Pimco High Income is removing a 20 percent
restriction on illiquid debt and a 25 percent cap
on derivatives, Allianz Global Investors Fund
Management LLC, the funds owner, said in a
statement today. Newport Beach, California-based
Pimco is subadviser to the fund.
The fund, with an asset value of $636 million,
last month delayed scheduled dividend payments as
it fell below a required assets-to-borrowing
ratio. It can now expand its investments in credit-
default swaps, contracts conceived to shield
investors against default. The cost of agreements
to protect holders of U.S. corporate bonds rose to
a record this month as investors shunned all but
the safest government-backed debt.
The removal of these restrictions provides
additional investment flexibility to respond to
changing market conditions, Allianz said in
todays statement.
Closed-end funds issue a fixed number of common
shares that trade on an exchange like stocks.

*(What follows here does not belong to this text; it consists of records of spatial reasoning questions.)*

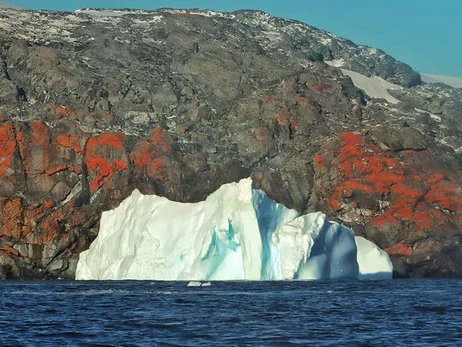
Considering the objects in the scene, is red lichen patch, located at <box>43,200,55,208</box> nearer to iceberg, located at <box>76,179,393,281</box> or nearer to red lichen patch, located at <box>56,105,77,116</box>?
red lichen patch, located at <box>56,105,77,116</box>

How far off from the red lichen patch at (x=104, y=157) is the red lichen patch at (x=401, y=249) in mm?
35506

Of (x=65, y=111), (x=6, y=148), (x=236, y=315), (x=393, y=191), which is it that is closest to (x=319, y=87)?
(x=393, y=191)

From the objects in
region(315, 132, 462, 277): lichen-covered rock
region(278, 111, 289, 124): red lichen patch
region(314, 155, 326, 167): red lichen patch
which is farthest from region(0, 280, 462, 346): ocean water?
region(278, 111, 289, 124): red lichen patch

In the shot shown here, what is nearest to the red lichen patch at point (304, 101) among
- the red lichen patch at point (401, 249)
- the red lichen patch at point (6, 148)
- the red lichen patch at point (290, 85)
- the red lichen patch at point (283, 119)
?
the red lichen patch at point (290, 85)

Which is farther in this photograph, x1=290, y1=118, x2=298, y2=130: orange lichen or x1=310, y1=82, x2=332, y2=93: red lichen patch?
x1=310, y1=82, x2=332, y2=93: red lichen patch

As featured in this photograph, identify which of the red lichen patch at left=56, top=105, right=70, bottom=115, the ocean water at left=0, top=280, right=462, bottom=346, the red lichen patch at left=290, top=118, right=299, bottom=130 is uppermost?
the red lichen patch at left=56, top=105, right=70, bottom=115

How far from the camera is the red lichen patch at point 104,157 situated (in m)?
136

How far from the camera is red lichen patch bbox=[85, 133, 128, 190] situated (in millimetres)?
135875

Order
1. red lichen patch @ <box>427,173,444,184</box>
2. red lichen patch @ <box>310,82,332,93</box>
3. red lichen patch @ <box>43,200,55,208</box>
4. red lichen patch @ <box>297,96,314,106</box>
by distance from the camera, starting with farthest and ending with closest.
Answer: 1. red lichen patch @ <box>310,82,332,93</box>
2. red lichen patch @ <box>297,96,314,106</box>
3. red lichen patch @ <box>427,173,444,184</box>
4. red lichen patch @ <box>43,200,55,208</box>

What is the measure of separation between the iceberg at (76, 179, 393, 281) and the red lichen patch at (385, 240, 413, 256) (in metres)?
26.8

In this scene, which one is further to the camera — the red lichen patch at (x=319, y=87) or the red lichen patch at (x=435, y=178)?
the red lichen patch at (x=319, y=87)

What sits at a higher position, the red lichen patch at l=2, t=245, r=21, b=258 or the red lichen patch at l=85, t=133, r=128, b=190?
the red lichen patch at l=85, t=133, r=128, b=190

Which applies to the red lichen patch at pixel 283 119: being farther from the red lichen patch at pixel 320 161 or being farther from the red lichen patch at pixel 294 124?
the red lichen patch at pixel 320 161

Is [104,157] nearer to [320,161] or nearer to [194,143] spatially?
[194,143]
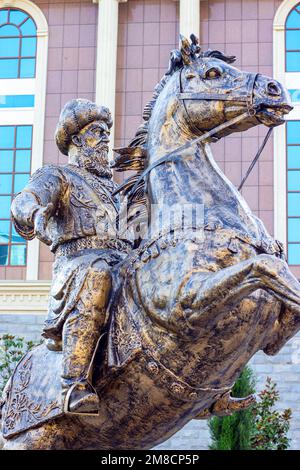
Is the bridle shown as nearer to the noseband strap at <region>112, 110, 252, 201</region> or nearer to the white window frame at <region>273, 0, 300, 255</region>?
the noseband strap at <region>112, 110, 252, 201</region>

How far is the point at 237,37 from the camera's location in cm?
2484

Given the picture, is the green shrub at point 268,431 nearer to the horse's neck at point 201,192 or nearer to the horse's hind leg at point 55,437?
the horse's hind leg at point 55,437

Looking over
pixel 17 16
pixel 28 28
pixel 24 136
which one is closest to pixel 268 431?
pixel 24 136

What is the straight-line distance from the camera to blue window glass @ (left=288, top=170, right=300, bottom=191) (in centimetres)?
2367

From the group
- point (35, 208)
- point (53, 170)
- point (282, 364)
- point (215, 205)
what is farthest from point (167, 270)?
point (282, 364)

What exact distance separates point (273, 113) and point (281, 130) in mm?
19460

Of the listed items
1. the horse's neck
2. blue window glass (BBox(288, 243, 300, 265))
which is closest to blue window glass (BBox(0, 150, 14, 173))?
blue window glass (BBox(288, 243, 300, 265))

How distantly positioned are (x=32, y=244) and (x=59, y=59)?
500cm

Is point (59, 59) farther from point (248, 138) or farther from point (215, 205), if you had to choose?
point (215, 205)

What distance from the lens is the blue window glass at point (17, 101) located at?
81.4 feet

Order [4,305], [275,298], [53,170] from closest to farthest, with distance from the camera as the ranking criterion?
[275,298] < [53,170] < [4,305]

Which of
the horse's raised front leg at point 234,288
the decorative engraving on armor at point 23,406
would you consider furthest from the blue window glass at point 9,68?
the horse's raised front leg at point 234,288

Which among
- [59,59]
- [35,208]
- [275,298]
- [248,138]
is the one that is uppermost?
[59,59]

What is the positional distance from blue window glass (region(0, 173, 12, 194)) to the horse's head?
19.2 metres
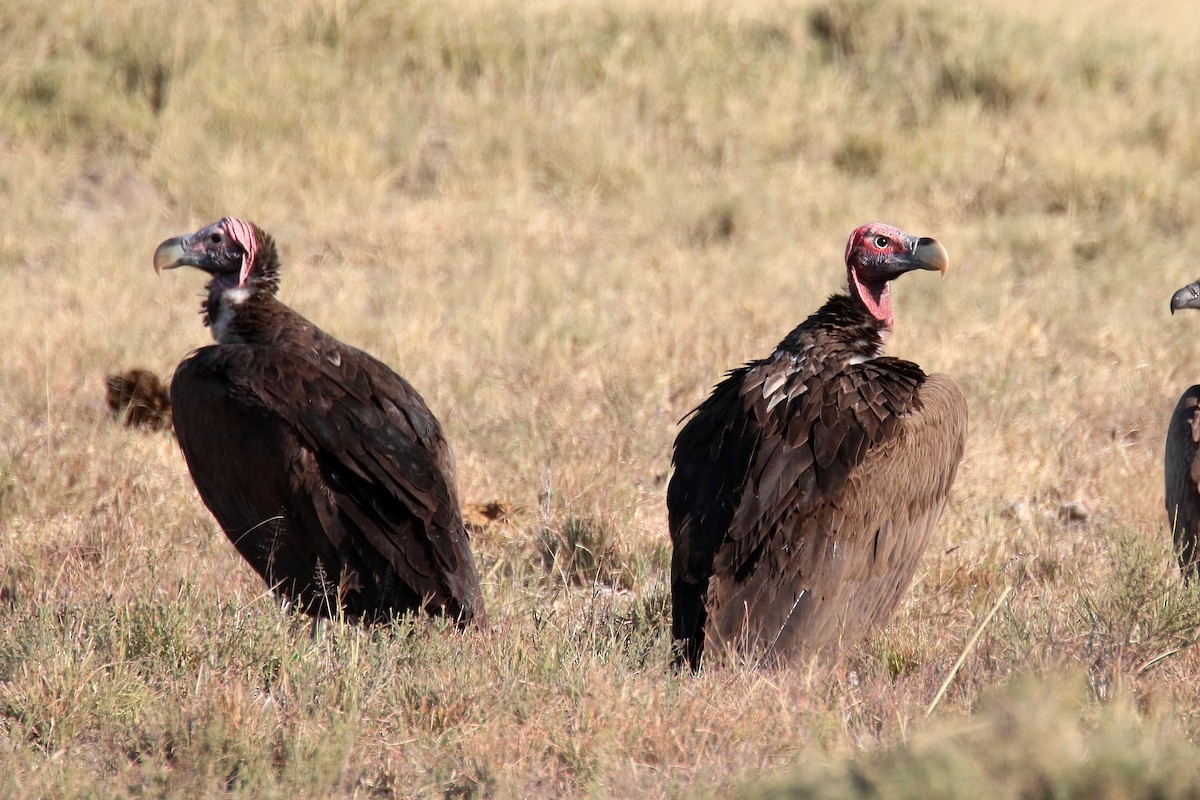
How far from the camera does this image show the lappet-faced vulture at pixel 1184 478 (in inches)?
215

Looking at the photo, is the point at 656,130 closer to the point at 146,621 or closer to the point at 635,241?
the point at 635,241

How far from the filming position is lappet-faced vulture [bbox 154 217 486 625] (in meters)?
4.88

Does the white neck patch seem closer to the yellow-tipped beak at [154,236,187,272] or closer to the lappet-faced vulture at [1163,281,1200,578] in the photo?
the yellow-tipped beak at [154,236,187,272]

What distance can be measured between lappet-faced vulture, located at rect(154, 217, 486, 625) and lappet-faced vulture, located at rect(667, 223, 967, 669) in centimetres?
82

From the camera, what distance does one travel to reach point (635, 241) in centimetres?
1081

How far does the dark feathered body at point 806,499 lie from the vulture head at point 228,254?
209 centimetres

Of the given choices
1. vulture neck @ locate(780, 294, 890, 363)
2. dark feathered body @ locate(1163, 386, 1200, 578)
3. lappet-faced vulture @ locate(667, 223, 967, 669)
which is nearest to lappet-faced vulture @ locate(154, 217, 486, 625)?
lappet-faced vulture @ locate(667, 223, 967, 669)

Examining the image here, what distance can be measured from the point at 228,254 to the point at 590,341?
2.92m

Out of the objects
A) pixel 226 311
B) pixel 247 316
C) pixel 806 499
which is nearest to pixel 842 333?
pixel 806 499

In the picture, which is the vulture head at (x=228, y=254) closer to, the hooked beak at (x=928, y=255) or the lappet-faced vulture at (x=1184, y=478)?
the hooked beak at (x=928, y=255)

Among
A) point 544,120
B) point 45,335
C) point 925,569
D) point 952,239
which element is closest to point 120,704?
point 925,569

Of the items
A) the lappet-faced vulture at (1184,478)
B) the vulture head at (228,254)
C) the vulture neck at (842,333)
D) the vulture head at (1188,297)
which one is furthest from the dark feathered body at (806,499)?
the vulture head at (228,254)

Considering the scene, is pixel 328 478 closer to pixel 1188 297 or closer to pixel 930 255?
pixel 930 255

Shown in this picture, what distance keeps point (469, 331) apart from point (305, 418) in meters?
3.73
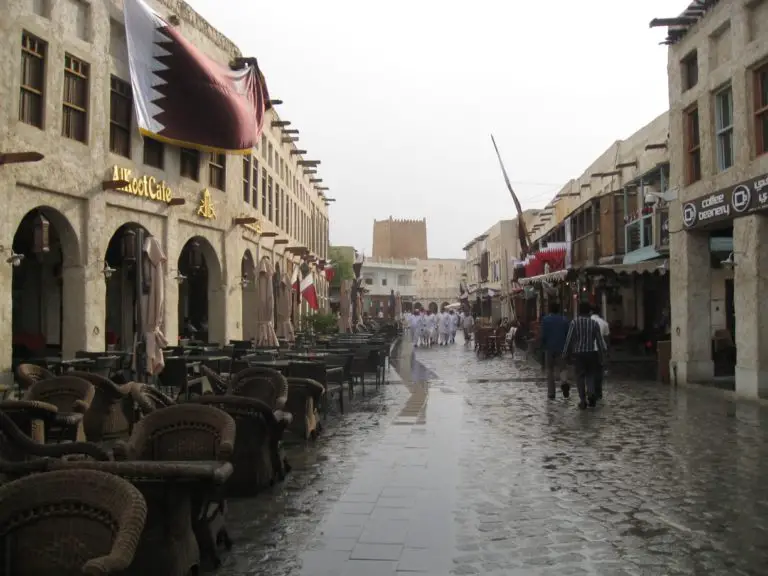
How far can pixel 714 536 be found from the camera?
17.9 feet

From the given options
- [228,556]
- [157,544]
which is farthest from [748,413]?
[157,544]

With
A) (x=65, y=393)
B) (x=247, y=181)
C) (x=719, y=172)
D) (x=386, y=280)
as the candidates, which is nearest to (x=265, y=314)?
(x=247, y=181)

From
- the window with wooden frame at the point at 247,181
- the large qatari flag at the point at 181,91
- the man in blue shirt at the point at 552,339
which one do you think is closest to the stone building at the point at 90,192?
the large qatari flag at the point at 181,91

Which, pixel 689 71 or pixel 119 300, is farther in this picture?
pixel 119 300

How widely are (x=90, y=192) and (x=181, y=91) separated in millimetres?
4179

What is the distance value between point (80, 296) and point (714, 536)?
1383 cm

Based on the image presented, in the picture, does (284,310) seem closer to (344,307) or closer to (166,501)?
(344,307)

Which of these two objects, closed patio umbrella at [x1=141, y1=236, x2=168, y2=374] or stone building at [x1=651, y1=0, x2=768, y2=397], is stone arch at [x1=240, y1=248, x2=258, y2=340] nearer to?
closed patio umbrella at [x1=141, y1=236, x2=168, y2=374]

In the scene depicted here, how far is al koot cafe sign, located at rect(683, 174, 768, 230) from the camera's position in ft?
41.1

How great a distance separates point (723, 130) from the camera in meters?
14.5

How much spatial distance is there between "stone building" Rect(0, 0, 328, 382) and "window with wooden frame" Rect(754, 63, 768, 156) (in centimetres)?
1292

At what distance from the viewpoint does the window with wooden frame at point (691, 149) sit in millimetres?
15852

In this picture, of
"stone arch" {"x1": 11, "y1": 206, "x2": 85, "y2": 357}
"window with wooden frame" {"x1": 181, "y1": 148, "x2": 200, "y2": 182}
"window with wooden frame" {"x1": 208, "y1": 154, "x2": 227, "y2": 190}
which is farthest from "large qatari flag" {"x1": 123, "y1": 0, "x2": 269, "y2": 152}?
"stone arch" {"x1": 11, "y1": 206, "x2": 85, "y2": 357}

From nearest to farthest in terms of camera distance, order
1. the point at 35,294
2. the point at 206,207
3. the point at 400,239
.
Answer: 1. the point at 35,294
2. the point at 206,207
3. the point at 400,239
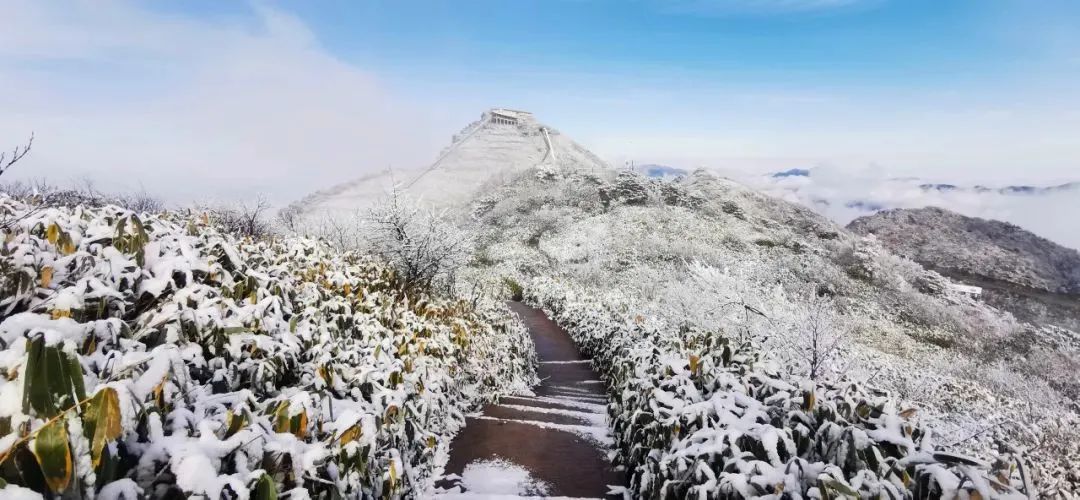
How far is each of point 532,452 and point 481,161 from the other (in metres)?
83.3

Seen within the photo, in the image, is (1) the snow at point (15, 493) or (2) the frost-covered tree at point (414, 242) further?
(2) the frost-covered tree at point (414, 242)

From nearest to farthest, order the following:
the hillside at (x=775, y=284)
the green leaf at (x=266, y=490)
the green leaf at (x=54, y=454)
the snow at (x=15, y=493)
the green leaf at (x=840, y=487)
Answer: the snow at (x=15, y=493), the green leaf at (x=54, y=454), the green leaf at (x=266, y=490), the green leaf at (x=840, y=487), the hillside at (x=775, y=284)

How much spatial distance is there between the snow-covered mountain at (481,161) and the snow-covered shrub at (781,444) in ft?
183

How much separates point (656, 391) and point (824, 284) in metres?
46.3

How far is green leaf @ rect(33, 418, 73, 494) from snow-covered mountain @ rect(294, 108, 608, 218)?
187 ft

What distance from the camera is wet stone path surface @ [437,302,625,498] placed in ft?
14.7

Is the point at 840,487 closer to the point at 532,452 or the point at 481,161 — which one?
the point at 532,452

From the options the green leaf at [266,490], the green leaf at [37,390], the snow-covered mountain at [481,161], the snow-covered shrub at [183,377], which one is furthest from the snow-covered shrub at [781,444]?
the snow-covered mountain at [481,161]

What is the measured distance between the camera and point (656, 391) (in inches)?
166

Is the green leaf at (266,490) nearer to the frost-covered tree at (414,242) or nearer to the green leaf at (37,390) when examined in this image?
the green leaf at (37,390)

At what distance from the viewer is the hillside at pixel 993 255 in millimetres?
62281

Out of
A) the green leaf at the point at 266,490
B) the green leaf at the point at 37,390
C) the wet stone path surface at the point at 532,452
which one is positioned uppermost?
the green leaf at the point at 37,390

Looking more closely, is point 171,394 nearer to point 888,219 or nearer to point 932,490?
point 932,490

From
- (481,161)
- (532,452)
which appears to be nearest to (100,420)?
(532,452)
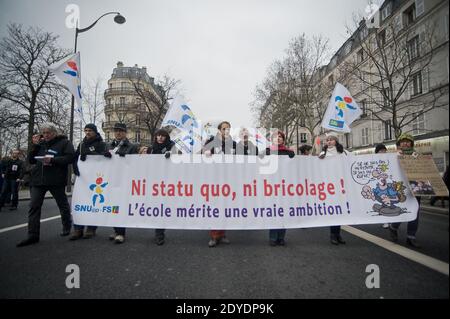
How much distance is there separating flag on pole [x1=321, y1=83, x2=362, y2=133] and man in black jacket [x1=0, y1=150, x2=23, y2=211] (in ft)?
33.6

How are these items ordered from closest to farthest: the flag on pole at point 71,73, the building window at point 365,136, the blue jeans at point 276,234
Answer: the blue jeans at point 276,234, the flag on pole at point 71,73, the building window at point 365,136

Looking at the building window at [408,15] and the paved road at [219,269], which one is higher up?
the building window at [408,15]

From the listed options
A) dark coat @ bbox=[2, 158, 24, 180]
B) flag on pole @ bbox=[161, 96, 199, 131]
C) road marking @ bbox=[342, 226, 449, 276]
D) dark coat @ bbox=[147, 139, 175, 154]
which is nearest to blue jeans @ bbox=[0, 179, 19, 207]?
dark coat @ bbox=[2, 158, 24, 180]

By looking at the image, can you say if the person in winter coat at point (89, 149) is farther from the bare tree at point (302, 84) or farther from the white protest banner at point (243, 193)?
the bare tree at point (302, 84)

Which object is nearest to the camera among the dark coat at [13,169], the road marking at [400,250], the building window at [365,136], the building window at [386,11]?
the road marking at [400,250]

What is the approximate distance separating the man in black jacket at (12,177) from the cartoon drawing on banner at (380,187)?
411 inches

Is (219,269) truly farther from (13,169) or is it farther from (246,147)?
(13,169)

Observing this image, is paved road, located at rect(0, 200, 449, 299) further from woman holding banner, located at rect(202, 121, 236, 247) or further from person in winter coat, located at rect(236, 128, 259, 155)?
person in winter coat, located at rect(236, 128, 259, 155)

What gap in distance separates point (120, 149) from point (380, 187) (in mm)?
4728

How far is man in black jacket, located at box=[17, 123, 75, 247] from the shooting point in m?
3.90

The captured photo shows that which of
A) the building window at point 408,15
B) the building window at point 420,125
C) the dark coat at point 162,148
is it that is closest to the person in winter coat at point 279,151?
the dark coat at point 162,148

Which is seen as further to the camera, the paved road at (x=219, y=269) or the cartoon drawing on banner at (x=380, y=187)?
the cartoon drawing on banner at (x=380, y=187)

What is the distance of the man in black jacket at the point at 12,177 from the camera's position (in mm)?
7793
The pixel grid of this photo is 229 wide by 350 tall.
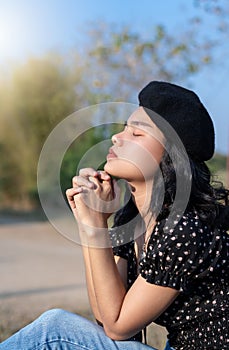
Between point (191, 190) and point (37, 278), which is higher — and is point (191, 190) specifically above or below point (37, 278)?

Their share prices can trade at a premium or
discount to the underlying value of the funds
holdings. Most closed-end funds try to boost
returns for common shareholders through leverage
by selling debt or preferred shares.
Pimco High Income, managed by Mark Hudoff, invests
in high- yield corporate debt. The fund declined
12 cents, or 2.2 percent, to $5.41 a share at
12:14 p.m. in New York Stock Exchange composite
trading. Its shares have dropped 47 percent this
year, including reinvested dividends.
Setbacks
Pimco High Income last month suspended dividend
payments that would have been payable in November
and December. A dividend of about 24 cents a share
is scheduled to be paid on Jan. 2, consisting of
the amounts that would have been declared in the
two months, according to a Dec. 19 statement by
Pimco.
Closed-end funds have suffered a series of
setbacks this year that pushed share prices to
record lows. In February, the $330 billion auction-
rate market collapsed, eliminating a source of
financing and leaving holders of preferred shares
unable to sell. Since then, plunging debt prices
have pushed up the cost of borrowing and reduced
asset values.
Under credit-default swaps, the buyers are paid
face value in exchange for the underlying
securities or the cash equivalent should a company
fail to adhere to its debt agreements.
Pimco is a unit of Munich-based insurer Allianz
SE. Pimco manages $790 billion in assets.